At this point, it is reasonable to ask what is the value of POVaccel[reactionFrame]? If you just ask the debugger directly you get a surprising and not very helpful result (the example uses the GNU gdb debugger):

(gdb) p POVaccel[reactionFrame]
$8 = {
    i = 34584, 
    j = 0, 
    ts = 0xbffff068
}

The problem is that an expression like POVaccel[reactionFrame] returns a tsVal object, not a scalar. During normal program execution this tsVal object will be converted to a scalar as needed, using conversion operations defined in the timeSeries library. Most debuggers, however, are not sophisticated enough to realize this. To actually access the underlying data it is necessary to know that every timeSeries or timeSeriesArray object contains a Boost smart pointer to the underlying data sequence. This pointer is simply called data and is a member of the base class for timeSeries and timeSeriesArray. Using the whatis facility of the gdb debugger we can easily see how the data member is defined:

(gdb) whatis POVaccel.data
type = shared_ptr<std::vector<float, std::allocator<float> > >

shared_ptr is the type associated with a Boost smart pointer. So POVaccel.data is a smart pointer to a vector of float. To find the answer to our original query in gdb we would type:

(gdb) p (*POVaccel.data)[reactionFrame]
$1 = (float &) @0xf84bc60: -4.83007431
Current language:  auto; currently c++

To get the best results with the GCC compilers use the flag '-gfull' instead of '-g' to request deugging symbols.

The debugging session above relies on two properties of the gdb debugger. First, it can properly dereference a Boost smart pointer so that an expression like *POVaccel.data actually refers a vector of float. The second is that the [] operator works with an STL vector. Unfortunately, neither of these assumptions holds for Microsoft Visual Studio .NET 2003. Visual Studio .NET 2005 is reported to be much better in this respect but I have not had the opportunity to test it.
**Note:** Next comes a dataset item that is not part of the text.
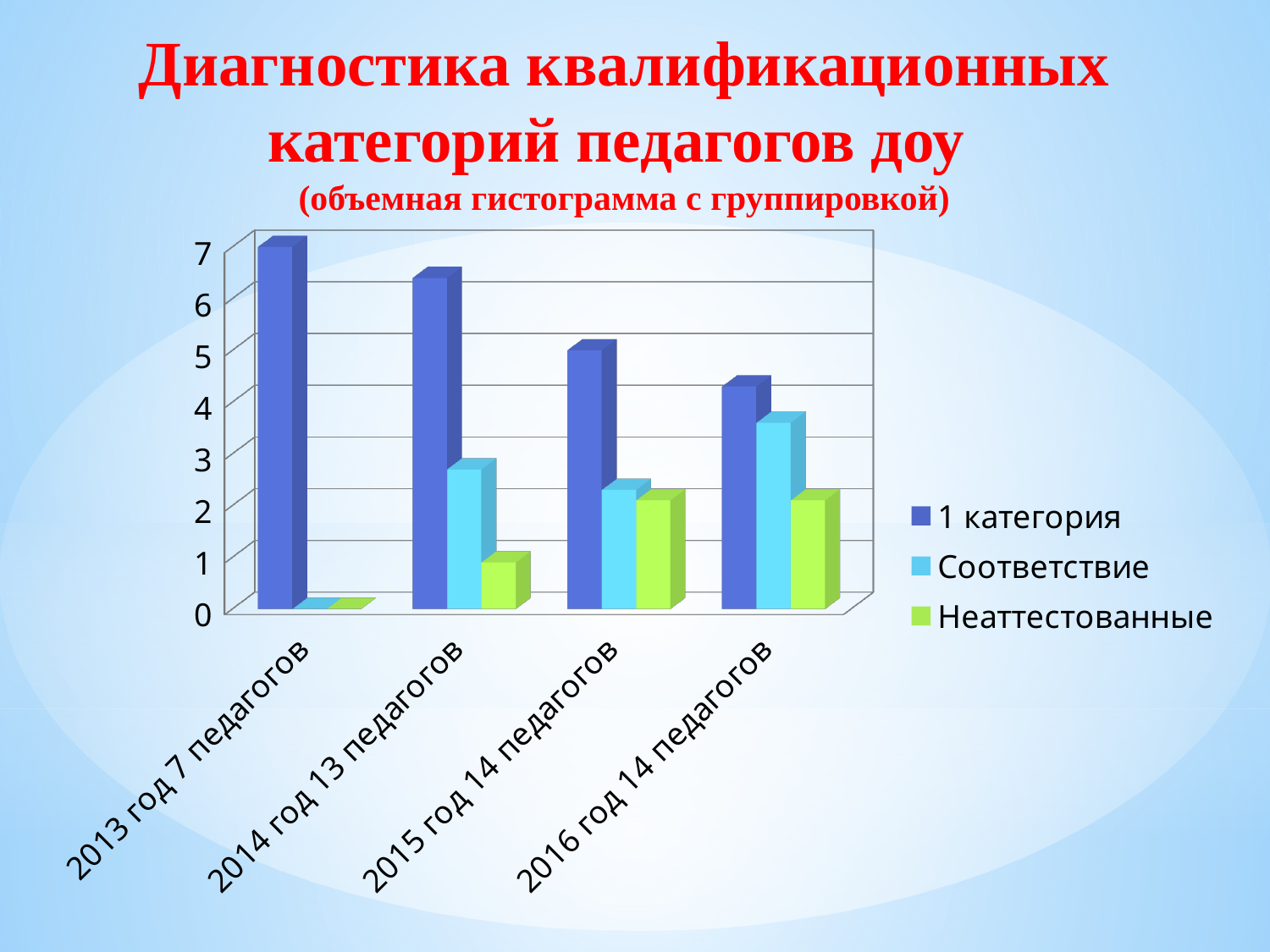
What is the subtitle in parentheses under the chart title? (объемная гистограмма с группировкой) Is the value for "Неаттестованные" in "2014 год 13 педагогов" greater or less than 2? less In which year category is the value for "1 категория" highest? 2013 год 7 педагогов How many series does the legend list? 3 Is the value for "1 категория" in "2013 год 7 педагогов" greater or less than 6? greater What kind of chart is shown on the slide? bar chart Is the value for "Соответствие" in "2016 год 14 педагогов" greater or less than 3? greater Does the value for "1 категория" rise or fall from 2013 to 2016? fall In which year category is the value for "1 категория" lowest? 2016 год 14 педагогов In "2014 год 13 педагогов", which is larger: "1 категория" or "Соответствие"? 1 категория Which series is shown in green in the legend? Неаттестованные How many year categories are shown on the x axis? 4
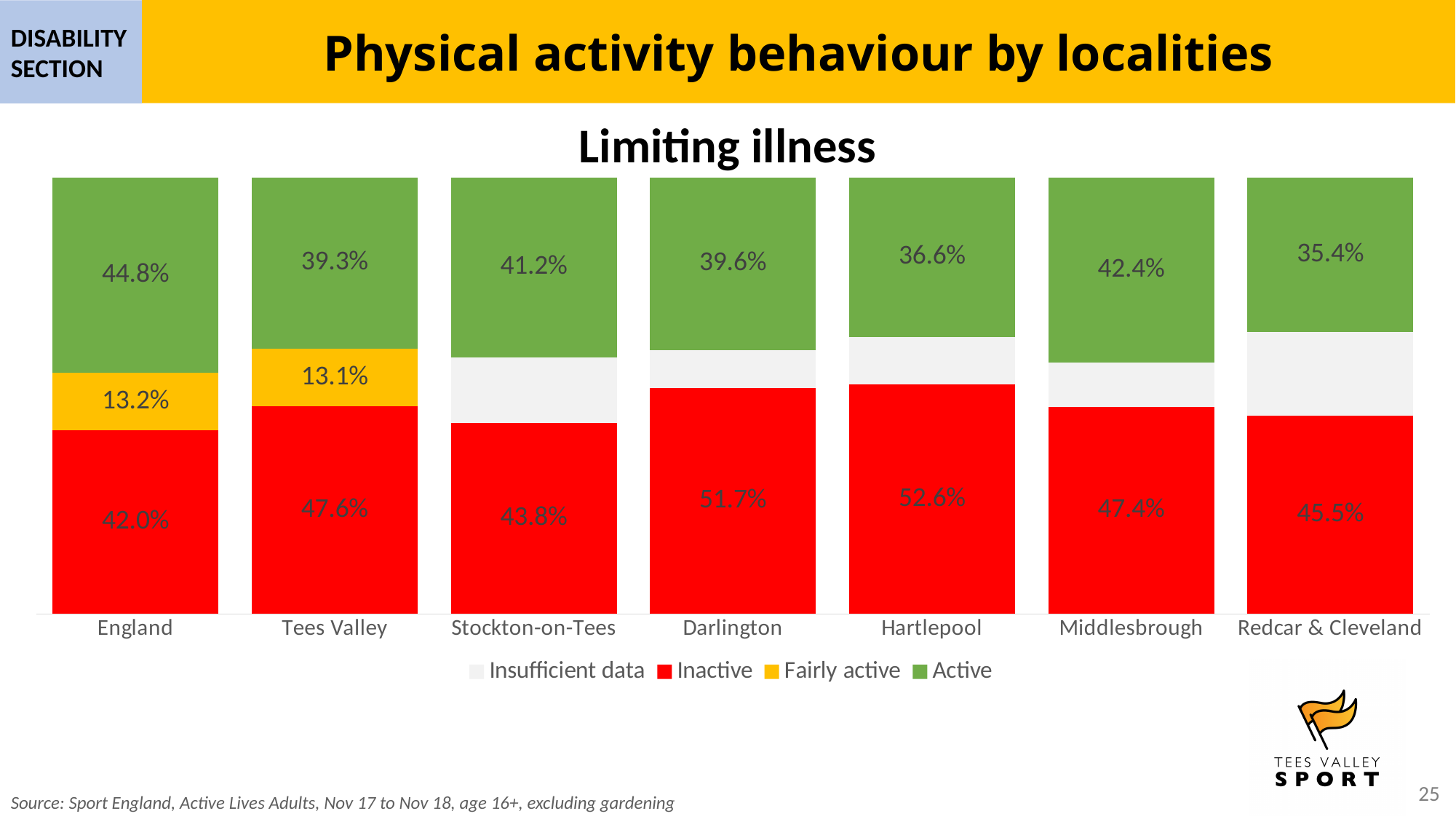
Which has a larger Active value, England or Tees Valley? England What kind of chart is shown? Stacked bar chart What is the total of the three labelled segments in the England bar? 100.0% What is the title of the chart? Limiting illness Which locality has the lowest Active value? Redcar & Cleveland What is the Active value for Middlesbrough? 42.4% What is the Fairly active value for Tees Valley? 13.1% What is the difference between the Inactive values for Hartlepool and England? 10.6 percentage points What is the Inactive value for Darlington? 51.7% How many series does the legend list? 4 Which locality has the highest Inactive value? Hartlepool How many localities are shown on the x axis? 7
You can still debug with VS 2003 using some workarounds. The figure below shows the same debugging session in Visual Studio.

Debugging with MS Visual Studio

To obtain the value of POVaccel[reactionFrame] you must enter POVaccel into the "Watch" window. Then expand data members as shown on the left hand side of the figure until the "_Myfirst" field is revealed. The hex address in this field is the base address of the POVaccel data sequence. You can double-click this field and copy the hex address so you don't need to write it down.

In the "Command" window enter the expression:

? ((float *) 0x04b20040)[reactionFrame]

This casts the hex pointer to be a pointer to float and then uses the [] operator to index the array and return the requested data value. Messy, but not terribly hard once you get used to it. As I mentioned before this should be much improved in the newest versions of Visual Studio.